Unfriend me if you wish. I just needed to say it. Because ever since we had a week full of violence in California, Texas, Ohio, and Illinois, just to name the ones I happened to hear about, I’ve been quiet and hurting, nauseous and aching for the pain, loss, and fear. I’ve also felt more suicidal, more often than usual, with the accompanying feelings of emptiness and lack of purpose.

Then a notorious, alleged criminal is said to have died by suicide (many think not, icymi). Just having suicide in the news is a trigger for suicidality for me. And now he won’t face the justice likely to have come down on him for atrocious acts. Many hearts scream for justice, and I hear them. And death seems a real possibility again.

I talked with my therapist about the suicidal thoughts and was reminded of coping skills that I can use before the feeling gets intense.
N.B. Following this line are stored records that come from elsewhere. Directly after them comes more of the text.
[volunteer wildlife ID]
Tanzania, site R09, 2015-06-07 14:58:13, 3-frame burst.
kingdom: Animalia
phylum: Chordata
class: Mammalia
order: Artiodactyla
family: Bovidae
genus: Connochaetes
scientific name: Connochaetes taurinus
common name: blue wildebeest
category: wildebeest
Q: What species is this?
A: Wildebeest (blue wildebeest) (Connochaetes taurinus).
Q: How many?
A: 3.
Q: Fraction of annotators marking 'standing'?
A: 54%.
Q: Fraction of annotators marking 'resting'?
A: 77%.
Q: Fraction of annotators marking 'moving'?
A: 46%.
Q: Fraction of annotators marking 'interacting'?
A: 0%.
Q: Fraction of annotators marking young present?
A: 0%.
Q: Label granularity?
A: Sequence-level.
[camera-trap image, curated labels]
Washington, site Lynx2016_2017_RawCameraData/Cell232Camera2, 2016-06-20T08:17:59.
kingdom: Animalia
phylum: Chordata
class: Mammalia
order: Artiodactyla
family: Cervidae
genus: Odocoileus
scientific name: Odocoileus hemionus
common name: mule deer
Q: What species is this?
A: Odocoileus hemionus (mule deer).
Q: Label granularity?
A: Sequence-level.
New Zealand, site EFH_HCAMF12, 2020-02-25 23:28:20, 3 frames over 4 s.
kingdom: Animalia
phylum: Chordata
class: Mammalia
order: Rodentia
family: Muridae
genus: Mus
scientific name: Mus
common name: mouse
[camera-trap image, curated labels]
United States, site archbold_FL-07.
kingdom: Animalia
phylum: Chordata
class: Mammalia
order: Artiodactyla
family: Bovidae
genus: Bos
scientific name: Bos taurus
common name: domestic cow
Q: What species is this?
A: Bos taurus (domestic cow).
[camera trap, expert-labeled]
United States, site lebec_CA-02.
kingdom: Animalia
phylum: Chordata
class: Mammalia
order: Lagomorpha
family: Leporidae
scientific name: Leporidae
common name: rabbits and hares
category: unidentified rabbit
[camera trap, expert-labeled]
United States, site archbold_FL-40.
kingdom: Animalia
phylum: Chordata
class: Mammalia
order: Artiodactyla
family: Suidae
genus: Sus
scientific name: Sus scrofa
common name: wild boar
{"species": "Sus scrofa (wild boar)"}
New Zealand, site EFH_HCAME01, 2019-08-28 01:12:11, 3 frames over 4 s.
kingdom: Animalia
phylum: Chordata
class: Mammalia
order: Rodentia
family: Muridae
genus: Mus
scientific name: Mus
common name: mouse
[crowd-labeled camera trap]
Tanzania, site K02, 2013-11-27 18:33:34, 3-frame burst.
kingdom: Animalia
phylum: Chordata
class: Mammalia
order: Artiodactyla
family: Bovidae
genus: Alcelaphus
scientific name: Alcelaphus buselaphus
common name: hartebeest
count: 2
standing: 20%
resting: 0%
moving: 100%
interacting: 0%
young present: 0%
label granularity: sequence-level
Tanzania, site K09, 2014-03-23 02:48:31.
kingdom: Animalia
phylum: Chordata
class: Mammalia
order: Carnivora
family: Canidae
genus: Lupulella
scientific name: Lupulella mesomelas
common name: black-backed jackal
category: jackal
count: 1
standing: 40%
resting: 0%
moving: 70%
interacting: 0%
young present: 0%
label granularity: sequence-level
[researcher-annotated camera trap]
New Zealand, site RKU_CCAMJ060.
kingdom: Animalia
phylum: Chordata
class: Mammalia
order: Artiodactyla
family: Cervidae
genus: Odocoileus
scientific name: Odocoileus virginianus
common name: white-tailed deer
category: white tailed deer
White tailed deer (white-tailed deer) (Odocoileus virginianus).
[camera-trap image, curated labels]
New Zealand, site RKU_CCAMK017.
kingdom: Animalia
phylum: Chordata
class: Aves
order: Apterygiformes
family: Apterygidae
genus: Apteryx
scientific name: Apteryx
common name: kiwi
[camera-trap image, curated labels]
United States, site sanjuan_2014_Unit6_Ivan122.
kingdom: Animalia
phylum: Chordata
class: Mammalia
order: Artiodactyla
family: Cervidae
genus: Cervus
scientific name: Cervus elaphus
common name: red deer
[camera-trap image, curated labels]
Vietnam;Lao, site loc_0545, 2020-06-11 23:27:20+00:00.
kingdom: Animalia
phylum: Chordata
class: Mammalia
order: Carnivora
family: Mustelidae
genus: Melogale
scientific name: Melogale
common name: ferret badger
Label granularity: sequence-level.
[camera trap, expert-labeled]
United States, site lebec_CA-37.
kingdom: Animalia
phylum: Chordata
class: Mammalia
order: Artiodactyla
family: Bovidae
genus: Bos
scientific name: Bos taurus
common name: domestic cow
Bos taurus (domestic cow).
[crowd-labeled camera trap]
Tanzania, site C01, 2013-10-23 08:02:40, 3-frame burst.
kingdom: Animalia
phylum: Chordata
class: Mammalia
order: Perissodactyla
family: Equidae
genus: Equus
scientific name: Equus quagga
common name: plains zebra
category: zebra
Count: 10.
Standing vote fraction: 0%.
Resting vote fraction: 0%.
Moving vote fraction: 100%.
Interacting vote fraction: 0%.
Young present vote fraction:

Going to church is one of those coping skills, something I do to be social, to be encouraged toward ethical action, and to be inspired by the good that IS in the world. Then today, at the beginning of a service to recognize the grief and pain and urge to act because of the shootings, the suicidal feeling came back again. In my last community, I would very often drive to church with hope, only to leave suicidal. That hasn’t happened much in my current community, but here it is, happening again.

I’m using coping skills – such as blogging about my feelings – to ride out the suicidal feelings. But my heart still aches, and my stomach is nauseous.